KEY POINTS:
Governance is not a word to set the pulses racing; it is not even the right word for the subject a royal commission is to study for the improvement of Auckland. The techniques of leading a city are not under discussion, only the power structure.
Those who lament the multiplicity of metropolitan councils believe that if the structure is unified, leadership will follow. Perhaps they are right.
Their publicity over recent weeks has certainly moved the Government. A royal commission is probably more than the lobby led by the Employers and Manufacturers Association expected when they urged the Cabinet to put aside some minimal proposals agreed by Auckland's eight councils and set up an independent inquiry.
The standing Local Government Commission would have seemed adequate for the task. It handled the nationwide reorganisation of local bodies 18 years ago and has specialist knowledge that the royal commissioner(s), as yet unnamed, will have to acquire.
But a royal commission is at least a signal of unlimited possibilities. Though its terms of reference have yet to be written, it should be able to look at Auckland through eyes unconstrained by national considerations. If the ideal governing body of Greater Auckland seems to be a regional council more powerful than its counterparts in the rest of the country, so be it.
Auckland has a population more than three times that of any other region. It would not be the first time special governing arrangements have been made for it. It was given the Auckland Regional Authority many years before regional councils were introduced everywhere. And the ARA, as it became known and feared, was a more powerful beast than the largely environmental councils that other regions were given.

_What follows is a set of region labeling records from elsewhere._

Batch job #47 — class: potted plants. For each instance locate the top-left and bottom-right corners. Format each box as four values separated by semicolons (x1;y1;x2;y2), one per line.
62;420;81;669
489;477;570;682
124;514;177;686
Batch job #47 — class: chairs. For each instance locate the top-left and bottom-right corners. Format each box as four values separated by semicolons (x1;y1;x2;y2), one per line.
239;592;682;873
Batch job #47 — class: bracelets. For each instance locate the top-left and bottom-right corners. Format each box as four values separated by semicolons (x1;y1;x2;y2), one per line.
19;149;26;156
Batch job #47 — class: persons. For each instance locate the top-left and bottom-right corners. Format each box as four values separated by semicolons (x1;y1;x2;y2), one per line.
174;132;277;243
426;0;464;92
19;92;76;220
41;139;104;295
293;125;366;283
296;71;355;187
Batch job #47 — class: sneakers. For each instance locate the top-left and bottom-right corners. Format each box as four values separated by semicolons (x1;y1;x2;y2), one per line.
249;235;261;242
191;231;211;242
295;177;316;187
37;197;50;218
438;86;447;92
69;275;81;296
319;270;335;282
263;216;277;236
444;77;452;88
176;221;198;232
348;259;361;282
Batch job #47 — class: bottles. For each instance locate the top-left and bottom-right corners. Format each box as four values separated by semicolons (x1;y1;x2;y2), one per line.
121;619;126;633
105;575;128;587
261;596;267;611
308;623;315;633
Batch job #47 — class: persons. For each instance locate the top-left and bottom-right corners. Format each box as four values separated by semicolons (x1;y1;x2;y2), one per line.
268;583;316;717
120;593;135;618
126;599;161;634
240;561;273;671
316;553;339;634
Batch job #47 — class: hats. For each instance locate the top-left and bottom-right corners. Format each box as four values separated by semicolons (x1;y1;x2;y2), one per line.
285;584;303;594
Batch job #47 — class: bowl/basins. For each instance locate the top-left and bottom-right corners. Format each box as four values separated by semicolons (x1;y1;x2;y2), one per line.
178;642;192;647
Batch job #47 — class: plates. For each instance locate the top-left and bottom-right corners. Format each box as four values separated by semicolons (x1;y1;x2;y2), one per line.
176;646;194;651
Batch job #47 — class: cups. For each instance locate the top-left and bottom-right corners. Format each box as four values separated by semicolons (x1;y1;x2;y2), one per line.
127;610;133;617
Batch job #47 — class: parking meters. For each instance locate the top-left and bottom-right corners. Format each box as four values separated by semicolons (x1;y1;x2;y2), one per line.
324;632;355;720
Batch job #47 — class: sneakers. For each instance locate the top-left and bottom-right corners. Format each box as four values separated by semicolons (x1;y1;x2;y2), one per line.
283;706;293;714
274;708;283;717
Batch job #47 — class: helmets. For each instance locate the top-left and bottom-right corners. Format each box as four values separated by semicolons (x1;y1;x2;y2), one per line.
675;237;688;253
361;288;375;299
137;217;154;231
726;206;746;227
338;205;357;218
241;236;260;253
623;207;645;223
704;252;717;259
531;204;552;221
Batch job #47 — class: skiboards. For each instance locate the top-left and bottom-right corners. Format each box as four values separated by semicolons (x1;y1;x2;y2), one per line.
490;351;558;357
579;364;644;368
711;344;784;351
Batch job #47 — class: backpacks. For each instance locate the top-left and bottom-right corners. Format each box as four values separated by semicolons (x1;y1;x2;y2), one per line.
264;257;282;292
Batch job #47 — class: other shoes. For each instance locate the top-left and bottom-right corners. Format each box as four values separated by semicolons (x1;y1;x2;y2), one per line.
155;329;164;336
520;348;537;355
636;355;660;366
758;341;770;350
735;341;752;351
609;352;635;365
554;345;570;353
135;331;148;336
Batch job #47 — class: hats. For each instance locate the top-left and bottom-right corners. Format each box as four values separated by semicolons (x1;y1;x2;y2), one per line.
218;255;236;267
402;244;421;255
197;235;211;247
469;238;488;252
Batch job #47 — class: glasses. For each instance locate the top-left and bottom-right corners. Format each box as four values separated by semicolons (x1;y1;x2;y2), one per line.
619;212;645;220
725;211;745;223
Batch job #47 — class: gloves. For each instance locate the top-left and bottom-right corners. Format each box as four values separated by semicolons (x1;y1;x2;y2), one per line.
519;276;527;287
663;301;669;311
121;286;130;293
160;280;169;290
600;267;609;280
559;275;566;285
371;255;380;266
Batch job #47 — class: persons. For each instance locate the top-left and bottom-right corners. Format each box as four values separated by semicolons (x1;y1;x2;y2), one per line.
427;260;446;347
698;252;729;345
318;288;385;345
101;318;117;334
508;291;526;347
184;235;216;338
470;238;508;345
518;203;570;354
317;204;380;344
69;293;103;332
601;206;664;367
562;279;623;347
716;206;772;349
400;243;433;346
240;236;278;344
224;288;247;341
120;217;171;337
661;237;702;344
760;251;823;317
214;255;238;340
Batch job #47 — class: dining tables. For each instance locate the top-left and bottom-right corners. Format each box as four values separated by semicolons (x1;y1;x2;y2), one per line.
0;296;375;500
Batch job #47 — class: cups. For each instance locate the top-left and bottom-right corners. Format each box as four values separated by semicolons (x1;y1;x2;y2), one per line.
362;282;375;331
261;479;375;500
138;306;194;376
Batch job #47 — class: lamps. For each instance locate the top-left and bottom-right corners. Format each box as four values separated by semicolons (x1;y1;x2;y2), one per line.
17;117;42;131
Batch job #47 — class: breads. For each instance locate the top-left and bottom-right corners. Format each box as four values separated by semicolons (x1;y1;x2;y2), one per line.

Aucklanders who remember the ARA will wonder whether today's single city campaign is reinventing the wheel. The ARA came to grief because it was too powerful for the comfort of its constituent councils and ratepayers, and too disputatious to command citizens' respect. The difference between that sorry experiment and the Greater Auckland Council imagined by those who have pressed for the inquiry is that the constituent councils would be abolished.
There would be nothing between the Greater Auckland Council and the elected community boards that would continue to deal with local services. Community boards, set up in place of borough councils 18 years ago, have proved the enduring value of representation at that level. The division of roles and rating powers between communities and the region could be issues as vexed as any for the royal commission.
But it is the bigger proposal that needs to capture the public imagination. It will not do so by simply claiming cost savings in the way some lobbyists have done. A single council in place of eight would eliminate some duplication of offices and agencies, but most people are wise to the ways of public bodies.
The bigger they are the bigger they think they need to be. A Greater Auckland Council might give Auckland one voice but it likely would be just as bloated a bureaucracy as the sum of its parts at present.
That could be a price worth paying if indeed it does enable big, exciting projects to be conceived and carried through. Things like a cross-harbour tunnel, the development of Whenuapai airport, the late, lamented Waterfront Stadium, the Tank Farm and most big transport projects.
Auckland is too divided, its four cities too parochial and its regional institutions too weak. With good, inspiring people at the helm it could make the most of its scale and its natural blessings. A royal commission cannot craft leadership but can give us a better platform for it. It is a start.